D Home: What’s your favorite dish in the cookbook?

It’s a deeply personal book for me, so many of these recipes were the fodder for transformative dinner conversations and making of friends over years in New York. Leaving the nostalgia out of it and thinking only of flavors I crave now in Texas summer, I love the Merguez Burgers with Cucumber Dressing. I was inspired to make them when recalling my time in culinary school; I remembered mixing up the sausage by hand and falling in love with the spicy Moroccan spice paste called harissa. You’ll see harissa paste used a few times throughout the book—I was happy to see it in Central Market, like meeting an old friend.

D Home: What recipe do you think is ideal for entertaining this summer?

There are a ton of grilling recipes in the book, though Grilled Turkey Sausage and Pepper Pizza—as in, the pizza itself is grilled and not just the toppings—makes for a fun, unexpected pizza night. I have a master recipe for Mussels and Sausage, with three flavor variations, which all feel like the perfect al fresco dinner to me with a glass of wine and hunk of crusty bread. I want to eat something with my hands that’s messy and delicious, surrounded by friends.

D Home: Why did you want to do a budget-conscious cookbook?

The twenty-dollar part of the book fell in sort of naturally: it created a boundary that necessarily indicated weeknight cooking, and it gave me enough creative space to cook a variety of meals. It also highlights a truth about cooking as a means to feed a group of four people: that cooking is cheaper, let alone (to my argument) tastier and more valuable, than ordering in. Twenty dollars per meal can seem expensive to some or cheap to others, so I don’t tend to think of this book as being budget fare even though many of the recipes in the book price out at well under the maximum.

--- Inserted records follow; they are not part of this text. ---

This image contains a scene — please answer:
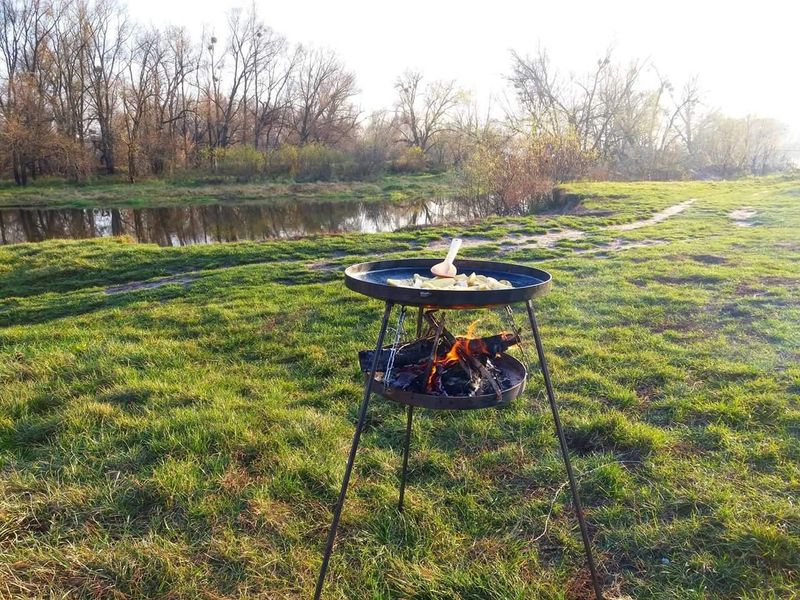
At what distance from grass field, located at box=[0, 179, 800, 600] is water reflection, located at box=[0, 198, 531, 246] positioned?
1099 centimetres

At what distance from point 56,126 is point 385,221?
28.1 meters

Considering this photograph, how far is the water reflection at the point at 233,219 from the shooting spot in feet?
56.0

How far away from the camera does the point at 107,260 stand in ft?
34.2

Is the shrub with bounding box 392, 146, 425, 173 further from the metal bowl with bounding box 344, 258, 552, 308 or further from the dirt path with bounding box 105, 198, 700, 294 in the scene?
the metal bowl with bounding box 344, 258, 552, 308

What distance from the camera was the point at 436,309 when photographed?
6.69 ft

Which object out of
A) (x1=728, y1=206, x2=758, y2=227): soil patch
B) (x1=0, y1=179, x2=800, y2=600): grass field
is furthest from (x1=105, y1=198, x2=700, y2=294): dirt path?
(x1=0, y1=179, x2=800, y2=600): grass field

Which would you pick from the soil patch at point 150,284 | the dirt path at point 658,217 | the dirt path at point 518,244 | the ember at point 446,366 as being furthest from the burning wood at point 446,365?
the dirt path at point 658,217

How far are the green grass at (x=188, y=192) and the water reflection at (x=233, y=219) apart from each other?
197 cm

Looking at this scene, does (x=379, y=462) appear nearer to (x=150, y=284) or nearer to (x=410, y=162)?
(x=150, y=284)

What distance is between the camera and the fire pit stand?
1.75m

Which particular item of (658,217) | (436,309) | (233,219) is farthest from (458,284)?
(233,219)

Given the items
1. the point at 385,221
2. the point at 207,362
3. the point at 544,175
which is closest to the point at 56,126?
the point at 385,221

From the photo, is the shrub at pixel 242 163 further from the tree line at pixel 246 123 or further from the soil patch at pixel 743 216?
the soil patch at pixel 743 216

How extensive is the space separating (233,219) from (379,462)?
64.4ft
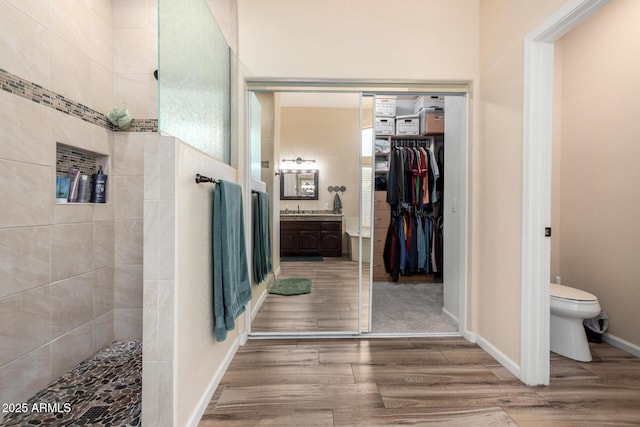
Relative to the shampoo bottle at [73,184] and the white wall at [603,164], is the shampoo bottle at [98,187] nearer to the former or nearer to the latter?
the shampoo bottle at [73,184]

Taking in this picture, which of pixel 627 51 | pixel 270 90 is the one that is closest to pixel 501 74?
pixel 627 51

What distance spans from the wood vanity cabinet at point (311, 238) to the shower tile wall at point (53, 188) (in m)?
1.20

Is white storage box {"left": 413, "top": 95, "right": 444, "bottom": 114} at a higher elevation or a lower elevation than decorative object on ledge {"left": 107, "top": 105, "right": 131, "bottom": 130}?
higher

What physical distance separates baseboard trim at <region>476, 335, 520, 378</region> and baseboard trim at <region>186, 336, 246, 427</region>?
72.9 inches

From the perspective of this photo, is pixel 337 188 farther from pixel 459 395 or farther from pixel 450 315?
pixel 459 395

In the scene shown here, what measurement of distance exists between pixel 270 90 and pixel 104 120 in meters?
1.26

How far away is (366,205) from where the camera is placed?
2502mm

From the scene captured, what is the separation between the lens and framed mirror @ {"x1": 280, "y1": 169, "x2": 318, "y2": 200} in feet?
9.34

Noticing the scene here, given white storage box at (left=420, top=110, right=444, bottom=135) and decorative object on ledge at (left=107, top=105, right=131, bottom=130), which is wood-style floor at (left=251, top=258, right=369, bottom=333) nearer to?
decorative object on ledge at (left=107, top=105, right=131, bottom=130)

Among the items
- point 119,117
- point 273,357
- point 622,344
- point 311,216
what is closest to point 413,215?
point 311,216

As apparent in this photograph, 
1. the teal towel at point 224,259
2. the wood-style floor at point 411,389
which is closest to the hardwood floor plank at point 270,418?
the wood-style floor at point 411,389

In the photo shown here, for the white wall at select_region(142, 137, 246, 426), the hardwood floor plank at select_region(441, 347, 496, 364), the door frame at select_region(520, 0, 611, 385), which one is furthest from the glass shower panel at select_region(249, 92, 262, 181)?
the hardwood floor plank at select_region(441, 347, 496, 364)

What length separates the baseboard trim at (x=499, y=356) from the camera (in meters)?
1.86

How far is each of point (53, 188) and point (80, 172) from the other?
0.32 metres
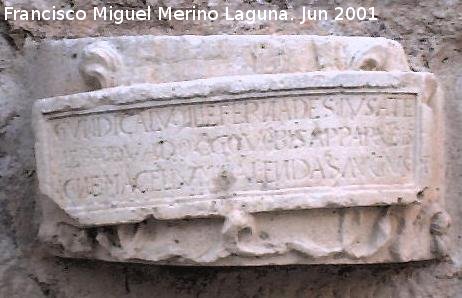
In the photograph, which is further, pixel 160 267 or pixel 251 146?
pixel 160 267

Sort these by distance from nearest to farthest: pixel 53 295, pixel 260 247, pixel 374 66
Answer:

What is unique about these recipes is that they can be everyday fare or entertaining fare depending on who’s coming to dinner.

D Home: What, besides food, do you think is necessary for a good party?

There are a few things that go into a great party, and I think that the food is only one element. A wine that’s decent enough to enhance and not distract from the food, but cheap enough that no one has to measure the pour is a must, as is good music. Above all, though, I think what defines a stellar party is a relaxed host who is able to hang out with the crowd before dinner, maybe pluck a few mingling friends from the crowd to help bring plates to the table. Those are the characteristics of the parties I’ve loved, and ones I’ve hosted from this book throughout its development. I served the Spaghetti Cacio e Pepe to my friends along with stories after a return from vacation in Rome; the Radish, Watercress and Butter Sandwiches were made so I could take them to a picnic in Prospect Park. With a simple menu that begins with fresh ingredients, a great dinner party is not far behind.